**Passage to read:**
Burdened With Debt, Maharashtra Farmer Builds A Pyre & Sets Himself Alight
The Logical Indian Crew Gujarat
November 12th, 2018 / 6:20 PM
Unable to pay debt, a 65-year-old farmer in Maharashtra’s Nanded district committed suicide on November 9 allegedly by building his own pyre.
Potanna Ramalu Bolpilwad was frustrated that he could not repay the loans that he took from cooperative banks, due to a crop failure, reported NDTV. The farmer allegedly also filled an online form for a waiver under the state government’s scheme, but his name did not appear in the list, which made him take the extreme step, said police.
Bolpilwad went to his farm on Friday near Turati village near Umri area, set up a pyre of hay and then lit himself in that fire. His son did not suspect anything that day. The day later, when he did not return home, they found his remains in the field. An accidental death case has been registered at the Umri police station.

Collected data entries

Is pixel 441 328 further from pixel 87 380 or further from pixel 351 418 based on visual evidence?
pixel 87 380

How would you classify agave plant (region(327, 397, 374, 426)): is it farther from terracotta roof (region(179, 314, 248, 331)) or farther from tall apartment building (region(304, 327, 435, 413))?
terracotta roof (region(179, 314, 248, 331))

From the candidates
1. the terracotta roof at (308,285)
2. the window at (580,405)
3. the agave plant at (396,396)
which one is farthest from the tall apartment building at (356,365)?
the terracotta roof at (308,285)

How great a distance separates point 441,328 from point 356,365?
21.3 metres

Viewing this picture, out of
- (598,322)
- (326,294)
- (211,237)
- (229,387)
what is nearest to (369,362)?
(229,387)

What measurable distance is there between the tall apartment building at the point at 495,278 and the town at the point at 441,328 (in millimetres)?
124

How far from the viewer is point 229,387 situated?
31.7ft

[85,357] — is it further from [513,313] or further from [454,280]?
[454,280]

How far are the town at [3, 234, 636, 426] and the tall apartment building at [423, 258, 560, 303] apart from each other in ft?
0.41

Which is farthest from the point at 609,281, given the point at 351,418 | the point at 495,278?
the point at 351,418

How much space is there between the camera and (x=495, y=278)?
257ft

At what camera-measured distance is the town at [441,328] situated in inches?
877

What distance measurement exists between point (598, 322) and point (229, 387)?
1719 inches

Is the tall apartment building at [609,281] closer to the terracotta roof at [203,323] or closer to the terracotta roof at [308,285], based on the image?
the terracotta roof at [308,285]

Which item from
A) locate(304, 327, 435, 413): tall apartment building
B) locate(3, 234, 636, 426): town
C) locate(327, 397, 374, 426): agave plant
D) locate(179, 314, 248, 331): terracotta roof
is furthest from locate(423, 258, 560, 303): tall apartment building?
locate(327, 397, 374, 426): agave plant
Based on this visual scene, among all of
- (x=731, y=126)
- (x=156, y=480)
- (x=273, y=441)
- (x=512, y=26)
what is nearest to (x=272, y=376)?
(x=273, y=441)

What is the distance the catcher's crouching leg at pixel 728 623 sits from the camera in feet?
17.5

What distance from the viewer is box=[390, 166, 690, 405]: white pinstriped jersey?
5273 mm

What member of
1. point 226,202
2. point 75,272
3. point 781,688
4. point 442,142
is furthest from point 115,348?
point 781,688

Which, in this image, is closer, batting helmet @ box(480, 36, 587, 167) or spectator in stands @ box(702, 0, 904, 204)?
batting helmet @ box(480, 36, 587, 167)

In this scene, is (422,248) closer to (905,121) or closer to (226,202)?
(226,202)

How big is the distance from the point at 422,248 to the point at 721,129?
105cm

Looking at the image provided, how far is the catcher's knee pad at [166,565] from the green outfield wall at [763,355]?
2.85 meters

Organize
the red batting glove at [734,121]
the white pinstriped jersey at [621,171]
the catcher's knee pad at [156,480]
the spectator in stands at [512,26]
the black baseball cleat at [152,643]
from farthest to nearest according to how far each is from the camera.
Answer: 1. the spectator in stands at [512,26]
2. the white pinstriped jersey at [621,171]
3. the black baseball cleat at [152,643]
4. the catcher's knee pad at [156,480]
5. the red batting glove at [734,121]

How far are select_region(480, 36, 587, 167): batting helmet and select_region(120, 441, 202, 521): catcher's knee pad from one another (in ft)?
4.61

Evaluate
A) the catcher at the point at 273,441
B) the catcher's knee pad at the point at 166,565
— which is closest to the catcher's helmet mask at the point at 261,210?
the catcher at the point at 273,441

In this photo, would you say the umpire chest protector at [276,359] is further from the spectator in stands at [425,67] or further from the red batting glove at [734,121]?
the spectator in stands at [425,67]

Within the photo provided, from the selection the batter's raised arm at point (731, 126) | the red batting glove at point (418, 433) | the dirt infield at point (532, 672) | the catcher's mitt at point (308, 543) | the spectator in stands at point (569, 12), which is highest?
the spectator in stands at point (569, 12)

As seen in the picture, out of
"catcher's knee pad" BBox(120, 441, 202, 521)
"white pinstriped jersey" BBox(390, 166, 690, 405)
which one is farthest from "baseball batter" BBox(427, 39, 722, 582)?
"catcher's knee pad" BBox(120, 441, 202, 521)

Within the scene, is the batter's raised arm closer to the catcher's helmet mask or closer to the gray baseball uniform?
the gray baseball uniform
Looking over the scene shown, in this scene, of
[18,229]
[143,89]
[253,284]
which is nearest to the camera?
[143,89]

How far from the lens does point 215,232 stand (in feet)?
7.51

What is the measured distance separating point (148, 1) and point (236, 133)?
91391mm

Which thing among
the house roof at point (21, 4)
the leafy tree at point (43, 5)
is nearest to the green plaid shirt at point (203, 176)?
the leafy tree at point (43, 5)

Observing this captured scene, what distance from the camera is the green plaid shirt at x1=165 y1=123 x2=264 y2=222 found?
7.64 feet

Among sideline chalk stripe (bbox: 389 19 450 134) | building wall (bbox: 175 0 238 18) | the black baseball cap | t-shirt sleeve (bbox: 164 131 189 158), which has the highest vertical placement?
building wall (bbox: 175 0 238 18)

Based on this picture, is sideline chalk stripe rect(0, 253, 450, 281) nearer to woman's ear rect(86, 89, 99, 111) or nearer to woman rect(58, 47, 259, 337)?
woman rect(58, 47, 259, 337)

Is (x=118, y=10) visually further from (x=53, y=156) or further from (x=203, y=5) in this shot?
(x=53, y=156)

**What the exercise asks:**
Answer these questions from the news report about the Maharashtra farmer:
(a) What was the farmer's age?
(b) From what kind of lender did he take his loans?
(c) At which police station was the case registered?

**Exercise response:**
(a) 65
(b) Cooperative banks
(c) The Umri police station